Doblaron otra esquina; el oscuro pasaje le recordaba a Stephanie el corredor de un tren. El camino acababa en la base de una empinada escalera, ascendente.

No había elección.

Así que subieron.

Malone intentaba mantener la calma.

– ¿Van ustedes a alguna parte? -inquirió Viktor.

Cassiopeia se encontraba detrás de él. Se preguntó dónde debía de estar Zovastina. ¿Era la luz centelleante simplemente un cebo para hacerlos salir?

– Hemos pensado que deberíamos salir.

– No puedo dejar que hagan eso.

– Si cree que puede detenerme, lo invito a…

Viktor se abalanzó sobre él. Malone esquivó el movimiento y consiguió detener a su atacante con una llave.
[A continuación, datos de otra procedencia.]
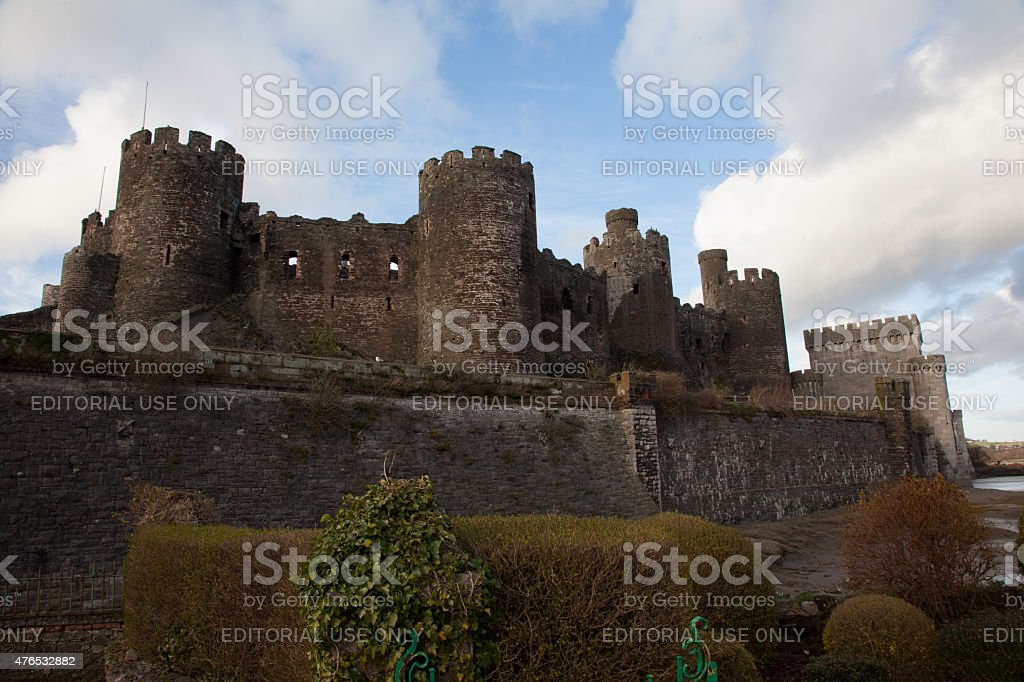 Castle walls and ramparts with circular towers stock photo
Cayeron al suelo, rodando.

Malone se situó encima de su oponente mientras Viktor forcejeaba debajo de él. Lo agarró por el cuello con fuerza y le clavó la rodilla en el pecho. Luego, rápidamente, con ambas manos, levantó la cabeza de Viktor y la golpeó contra el suelo de piedra.

Cassiopeia se apresuró a arrojarse nuevamente al estanque tan pronto como su amigo se liberó. Pero en el mismo momento en que el cuerpo de Viktor quedaba inconsciente debajo de Malone, captó por el rabillo del ojo un movimiento en la entrada en la que habían estado escondidos.

– ¡Cotton! -gritó.

Zovastina corría hacia ellos.

Malone se zafó de Viktor y se lanzó al agua.

Cassiopeia se sumergió tras él y ambos nadaron a toda velocidad por el túnel.

Stephanie llegó a lo más alto de la escalera y vio que había dos rutas posibles. ¿Izquierda o derecha? Avanzó hacia la izquierda. Ely fue hacia la derecha.

– ¡Por aquí! -gritó él.

Todos corrieron detrás y vieron una puerta abierta.

– Cuidado -advirtió Thorvaldsen-. No dejéis que esas cosas os rocíen. Evitadlas.

Ely asintió, luego señaló a Lyndsey.

– Usted y yo vamos a buscar ese pendrive.

El científico negó con la cabeza.

– Yo no voy.

– No es una buena idea -convino Stephanie.

– Tú no estás enferma -repuso Ely.

– Esos robots están programados para explotar, y no sabemos cuándo -declaró Thorvaldsen.

– Me importa un comino -replicó Ely, alzando la voz-. Este hombre sabe cómo curar el sida. Su jefe, que ha muerto, lo ha sabido durante años y ha dejado morir a millones de personas. Zovastina tiene ahora la cura. No voy a dejar que ella también la manipule. -Ely agarró a Lyndsey por la camisa-. Usted y yo iremos a por ese pendrive.

– Están locos -dijo Lyndsey-. Son ustedes unos malditos locos. Suba al estanque verde y beba el agua. Vincenti dijo que así también era efectivo. No me necesita para nada.

Thorvaldsen contemplaba atentamente al joven. Stephanie pensó que el danés estaba viendo, quizá, a su propio hijo frente a él; joven, en todo su esplendor, desafiante e insensato al mismo tiempo. Su propio hijo, Cal, era así.

– Va a mover su maldito culo hasta el laboratorio -le espetó Ely.

Ella reparó también en algo más.

– Zovastina ha ido tras Cotton y Cassiopeia. Nos ha dejado aquí por alguna razón. La oísteis. Nos dijo a propósito que esas máquinas tardarían un rato.